======== Extracted entries ========
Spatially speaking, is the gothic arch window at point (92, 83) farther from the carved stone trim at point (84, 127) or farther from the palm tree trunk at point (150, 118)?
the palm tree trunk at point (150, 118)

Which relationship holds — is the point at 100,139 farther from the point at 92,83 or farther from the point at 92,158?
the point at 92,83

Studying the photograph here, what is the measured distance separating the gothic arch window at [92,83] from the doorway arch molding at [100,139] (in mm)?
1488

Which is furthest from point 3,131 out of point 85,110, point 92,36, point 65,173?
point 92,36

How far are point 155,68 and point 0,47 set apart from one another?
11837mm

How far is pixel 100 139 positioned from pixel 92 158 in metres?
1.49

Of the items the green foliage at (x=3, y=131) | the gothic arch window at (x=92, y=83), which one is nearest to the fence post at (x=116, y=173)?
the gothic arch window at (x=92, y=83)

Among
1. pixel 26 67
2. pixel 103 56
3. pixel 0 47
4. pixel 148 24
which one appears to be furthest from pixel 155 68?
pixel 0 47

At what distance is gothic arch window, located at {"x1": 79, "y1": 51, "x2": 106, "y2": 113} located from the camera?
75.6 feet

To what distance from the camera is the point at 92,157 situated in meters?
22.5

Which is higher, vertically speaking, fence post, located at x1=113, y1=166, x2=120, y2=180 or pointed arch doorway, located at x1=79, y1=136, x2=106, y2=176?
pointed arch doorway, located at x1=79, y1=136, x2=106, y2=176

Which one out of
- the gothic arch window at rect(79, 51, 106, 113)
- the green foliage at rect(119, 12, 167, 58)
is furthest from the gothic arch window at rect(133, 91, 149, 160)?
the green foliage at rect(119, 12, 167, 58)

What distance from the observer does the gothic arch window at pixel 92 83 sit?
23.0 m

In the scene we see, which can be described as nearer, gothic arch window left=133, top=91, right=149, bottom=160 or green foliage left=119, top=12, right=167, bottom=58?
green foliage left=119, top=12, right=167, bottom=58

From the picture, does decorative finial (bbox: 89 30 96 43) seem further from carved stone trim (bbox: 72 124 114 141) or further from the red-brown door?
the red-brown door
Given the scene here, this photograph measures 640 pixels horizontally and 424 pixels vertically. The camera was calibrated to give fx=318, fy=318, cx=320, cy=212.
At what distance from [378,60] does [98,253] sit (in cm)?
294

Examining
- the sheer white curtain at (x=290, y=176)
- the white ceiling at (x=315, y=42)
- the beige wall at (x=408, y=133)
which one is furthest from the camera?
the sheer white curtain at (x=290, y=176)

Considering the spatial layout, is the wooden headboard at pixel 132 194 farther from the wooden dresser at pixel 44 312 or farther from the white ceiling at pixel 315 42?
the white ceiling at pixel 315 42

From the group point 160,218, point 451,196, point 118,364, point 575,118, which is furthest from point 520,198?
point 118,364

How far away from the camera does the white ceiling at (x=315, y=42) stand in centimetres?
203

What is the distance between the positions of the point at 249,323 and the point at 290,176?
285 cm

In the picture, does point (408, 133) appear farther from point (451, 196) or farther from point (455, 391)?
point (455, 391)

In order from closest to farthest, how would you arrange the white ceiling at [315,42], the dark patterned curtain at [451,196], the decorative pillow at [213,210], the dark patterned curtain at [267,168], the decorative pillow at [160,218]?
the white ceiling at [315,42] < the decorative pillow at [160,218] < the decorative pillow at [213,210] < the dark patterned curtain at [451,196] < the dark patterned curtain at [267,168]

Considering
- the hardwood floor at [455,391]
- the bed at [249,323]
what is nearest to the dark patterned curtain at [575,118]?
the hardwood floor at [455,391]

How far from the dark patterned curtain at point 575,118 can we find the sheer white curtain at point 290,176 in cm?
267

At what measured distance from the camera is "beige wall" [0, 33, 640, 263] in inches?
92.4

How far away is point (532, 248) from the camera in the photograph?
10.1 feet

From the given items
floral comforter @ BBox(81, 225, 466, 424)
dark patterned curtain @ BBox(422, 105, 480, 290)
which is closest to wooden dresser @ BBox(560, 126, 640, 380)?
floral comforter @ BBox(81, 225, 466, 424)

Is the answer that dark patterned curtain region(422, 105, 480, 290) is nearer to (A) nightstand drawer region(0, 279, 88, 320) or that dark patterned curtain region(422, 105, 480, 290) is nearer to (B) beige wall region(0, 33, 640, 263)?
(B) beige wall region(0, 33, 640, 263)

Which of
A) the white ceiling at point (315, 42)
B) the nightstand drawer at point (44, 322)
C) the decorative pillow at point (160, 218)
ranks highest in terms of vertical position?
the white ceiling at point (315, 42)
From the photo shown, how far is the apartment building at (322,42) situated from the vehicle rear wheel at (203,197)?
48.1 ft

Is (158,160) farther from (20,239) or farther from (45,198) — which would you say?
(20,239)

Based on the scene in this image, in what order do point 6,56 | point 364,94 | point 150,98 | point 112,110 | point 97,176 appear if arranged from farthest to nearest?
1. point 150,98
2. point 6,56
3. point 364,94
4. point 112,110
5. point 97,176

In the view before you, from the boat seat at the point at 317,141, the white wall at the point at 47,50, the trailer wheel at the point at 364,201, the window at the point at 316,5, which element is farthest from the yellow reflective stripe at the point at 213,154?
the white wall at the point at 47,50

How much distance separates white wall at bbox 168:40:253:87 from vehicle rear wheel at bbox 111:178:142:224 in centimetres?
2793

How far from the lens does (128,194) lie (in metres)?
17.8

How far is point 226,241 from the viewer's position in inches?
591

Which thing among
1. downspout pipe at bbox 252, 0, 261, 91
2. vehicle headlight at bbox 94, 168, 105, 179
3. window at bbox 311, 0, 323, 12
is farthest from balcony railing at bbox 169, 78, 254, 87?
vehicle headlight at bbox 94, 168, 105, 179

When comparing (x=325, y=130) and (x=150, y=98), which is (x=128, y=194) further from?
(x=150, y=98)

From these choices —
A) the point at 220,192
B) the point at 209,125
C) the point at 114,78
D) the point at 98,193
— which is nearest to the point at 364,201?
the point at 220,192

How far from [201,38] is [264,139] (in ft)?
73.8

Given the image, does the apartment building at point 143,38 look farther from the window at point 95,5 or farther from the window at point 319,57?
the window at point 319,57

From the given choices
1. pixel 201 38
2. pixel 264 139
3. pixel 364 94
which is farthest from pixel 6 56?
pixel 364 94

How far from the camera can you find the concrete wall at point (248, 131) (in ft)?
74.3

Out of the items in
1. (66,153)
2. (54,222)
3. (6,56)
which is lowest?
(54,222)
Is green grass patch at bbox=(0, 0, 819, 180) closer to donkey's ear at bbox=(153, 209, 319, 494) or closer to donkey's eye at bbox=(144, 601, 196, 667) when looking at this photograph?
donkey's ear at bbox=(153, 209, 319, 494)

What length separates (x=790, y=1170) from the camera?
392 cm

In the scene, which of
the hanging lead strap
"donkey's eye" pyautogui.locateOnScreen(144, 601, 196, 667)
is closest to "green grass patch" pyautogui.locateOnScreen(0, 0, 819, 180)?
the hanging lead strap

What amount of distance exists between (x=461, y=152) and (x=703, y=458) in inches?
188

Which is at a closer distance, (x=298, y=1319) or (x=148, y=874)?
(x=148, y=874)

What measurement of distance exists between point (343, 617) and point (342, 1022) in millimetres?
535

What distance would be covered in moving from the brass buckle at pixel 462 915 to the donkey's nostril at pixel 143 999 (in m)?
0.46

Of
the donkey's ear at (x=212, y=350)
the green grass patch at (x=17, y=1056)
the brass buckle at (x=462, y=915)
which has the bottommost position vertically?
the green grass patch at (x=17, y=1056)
========
(To do)
Copy all of the records above word for word, line by line, without changing anything.

(Written answer)
Spatially speaking, is the gothic arch window at point (92, 83) farther from the carved stone trim at point (84, 127) or farther from the palm tree trunk at point (150, 118)?
the palm tree trunk at point (150, 118)

Which relationship holds — is the point at 100,139 farther from the point at 92,83 or farther from the point at 92,158?
the point at 92,83

Studying the photograph here, what is the measured distance separating the gothic arch window at [92,83] from the doorway arch molding at [100,139] (in mm)?
1488

Which is furthest from point 3,131 out of point 85,110, point 92,36, point 65,173?
point 92,36

How far are point 155,68 and point 0,47 set apart from one another?
11837mm

How far is pixel 100 139 positioned from pixel 92 158 in metres?
1.49

Of the items the green foliage at (x=3, y=131) | the gothic arch window at (x=92, y=83), which one is nearest to the fence post at (x=116, y=173)?
the gothic arch window at (x=92, y=83)

Among
1. pixel 26 67
2. pixel 103 56
3. pixel 0 47
4. pixel 148 24
which one appears to be furthest from pixel 155 68?
pixel 0 47

At what distance is gothic arch window, located at {"x1": 79, "y1": 51, "x2": 106, "y2": 113} located from the camera?
75.6 feet

To what distance from the camera is the point at 92,157 situated in meters?
22.5

Which is higher, vertically speaking, fence post, located at x1=113, y1=166, x2=120, y2=180 or pointed arch doorway, located at x1=79, y1=136, x2=106, y2=176?
pointed arch doorway, located at x1=79, y1=136, x2=106, y2=176

Which one out of
- the gothic arch window at rect(79, 51, 106, 113)
- the green foliage at rect(119, 12, 167, 58)
is furthest from the gothic arch window at rect(133, 91, 149, 160)?
the green foliage at rect(119, 12, 167, 58)

What distance from the observer does the gothic arch window at pixel 92 83 sit?
23.0 m

In the scene we see, which can be described as nearer, gothic arch window left=133, top=91, right=149, bottom=160 or green foliage left=119, top=12, right=167, bottom=58?
green foliage left=119, top=12, right=167, bottom=58

From the picture, does decorative finial (bbox: 89 30 96 43) seem further from carved stone trim (bbox: 72 124 114 141) or further from the red-brown door?
the red-brown door
Given the scene here, this photograph measures 640 pixels horizontally and 424 pixels vertically. The camera was calibrated to give fx=318, fy=318, cx=320, cy=212.
At what distance from [378,60] does [98,253] sit (in cm)?
294

Examining
- the sheer white curtain at (x=290, y=176)
- the white ceiling at (x=315, y=42)
- the beige wall at (x=408, y=133)
which one is furthest from the camera?
the sheer white curtain at (x=290, y=176)

Considering the spatial layout, is the wooden headboard at pixel 132 194 farther from the wooden dresser at pixel 44 312 or farther from the white ceiling at pixel 315 42?
the white ceiling at pixel 315 42

From the group point 160,218, point 451,196, point 118,364, point 575,118, which is furthest from point 520,198?
point 118,364

How far away from the camera does the white ceiling at (x=315, y=42) stand in centimetres?
203

What is the distance between the positions of the point at 249,323 and the point at 290,176?
285 cm

In the picture, does point (408, 133) appear farther from point (451, 196) or farther from point (455, 391)?
point (455, 391)

In order from closest to farthest, how would you arrange the white ceiling at [315,42], the dark patterned curtain at [451,196], the decorative pillow at [213,210], the dark patterned curtain at [267,168], the decorative pillow at [160,218]?
the white ceiling at [315,42] < the decorative pillow at [160,218] < the decorative pillow at [213,210] < the dark patterned curtain at [451,196] < the dark patterned curtain at [267,168]

Considering
- the hardwood floor at [455,391]
- the bed at [249,323]
what is nearest to the dark patterned curtain at [575,118]?
the hardwood floor at [455,391]

How far from the dark patterned curtain at point 575,118 can we find the sheer white curtain at point 290,176 in cm?
267

At what measured distance from the camera is "beige wall" [0, 33, 640, 263] in inches?
92.4

How far away is point (532, 248) from the camera in the photograph?
10.1 feet

From the given items
floral comforter @ BBox(81, 225, 466, 424)
dark patterned curtain @ BBox(422, 105, 480, 290)
which is closest to wooden dresser @ BBox(560, 126, 640, 380)?
floral comforter @ BBox(81, 225, 466, 424)

Is the answer that dark patterned curtain region(422, 105, 480, 290) is nearer to (A) nightstand drawer region(0, 279, 88, 320) or that dark patterned curtain region(422, 105, 480, 290) is nearer to (B) beige wall region(0, 33, 640, 263)?
(B) beige wall region(0, 33, 640, 263)

Which of
A) the white ceiling at point (315, 42)
B) the nightstand drawer at point (44, 322)
C) the decorative pillow at point (160, 218)
ranks highest in terms of vertical position?
the white ceiling at point (315, 42)
From the photo shown, how far is the apartment building at (322,42) situated from the vehicle rear wheel at (203,197)?
48.1 ft

Is (158,160) farther from (20,239) or farther from (45,198) — which would you say?
(20,239)

Based on the scene in this image, in what order do point 6,56 | point 364,94 | point 150,98 | point 112,110 | point 97,176 appear if arranged from farthest to nearest?
1. point 150,98
2. point 6,56
3. point 364,94
4. point 112,110
5. point 97,176

In the view before you, from the boat seat at the point at 317,141, the white wall at the point at 47,50, the trailer wheel at the point at 364,201, the window at the point at 316,5, which element is farthest from the yellow reflective stripe at the point at 213,154?
the white wall at the point at 47,50

How much distance separates white wall at bbox 168:40:253:87 from vehicle rear wheel at bbox 111:178:142:224 in centimetres?
2793

How far from the lens does (128,194) lie (in metres)?
17.8

How far is point 226,241 from the viewer's position in inches?
591

Which thing among
1. downspout pipe at bbox 252, 0, 261, 91
2. vehicle headlight at bbox 94, 168, 105, 179
3. window at bbox 311, 0, 323, 12
is farthest from balcony railing at bbox 169, 78, 254, 87?
vehicle headlight at bbox 94, 168, 105, 179

When comparing (x=325, y=130) and (x=150, y=98), which is (x=128, y=194) further from?
(x=150, y=98)

From these choices —
A) the point at 220,192
B) the point at 209,125
C) the point at 114,78
D) the point at 98,193
— which is nearest to the point at 364,201?
the point at 220,192

How far from [201,38] is [264,139] (in ft)?
73.8

Given the image, does the apartment building at point 143,38 look farther from the window at point 95,5 or farther from the window at point 319,57?
the window at point 319,57

From the given choices
1. pixel 201 38
2. pixel 264 139
3. pixel 364 94
which is farthest from pixel 6 56?
pixel 364 94

How far from the camera can you find the concrete wall at point (248, 131) (in ft)?
74.3

Out of the items in
1. (66,153)
2. (54,222)
3. (6,56)
which is lowest?
(54,222)
Is green grass patch at bbox=(0, 0, 819, 180) closer to donkey's ear at bbox=(153, 209, 319, 494) or closer to donkey's eye at bbox=(144, 601, 196, 667) when looking at this photograph?
donkey's ear at bbox=(153, 209, 319, 494)

What length separates (x=790, y=1170) from the camera?
392 cm

In the scene, which of
the hanging lead strap
"donkey's eye" pyautogui.locateOnScreen(144, 601, 196, 667)
is closest to "green grass patch" pyautogui.locateOnScreen(0, 0, 819, 180)?
the hanging lead strap

What amount of distance exists between (x=461, y=152) and (x=703, y=458) in inches?
188

Which is at a closer distance, (x=298, y=1319) or (x=148, y=874)?
(x=148, y=874)

What measurement of distance exists between point (343, 617) and point (342, 1022) in millimetres?
535

What distance would be covered in moving from the brass buckle at pixel 462 915 to the donkey's nostril at pixel 143 999 (in m)?
0.46

Of
the donkey's ear at (x=212, y=350)
the green grass patch at (x=17, y=1056)
the brass buckle at (x=462, y=915)
which has the bottommost position vertically?
the green grass patch at (x=17, y=1056)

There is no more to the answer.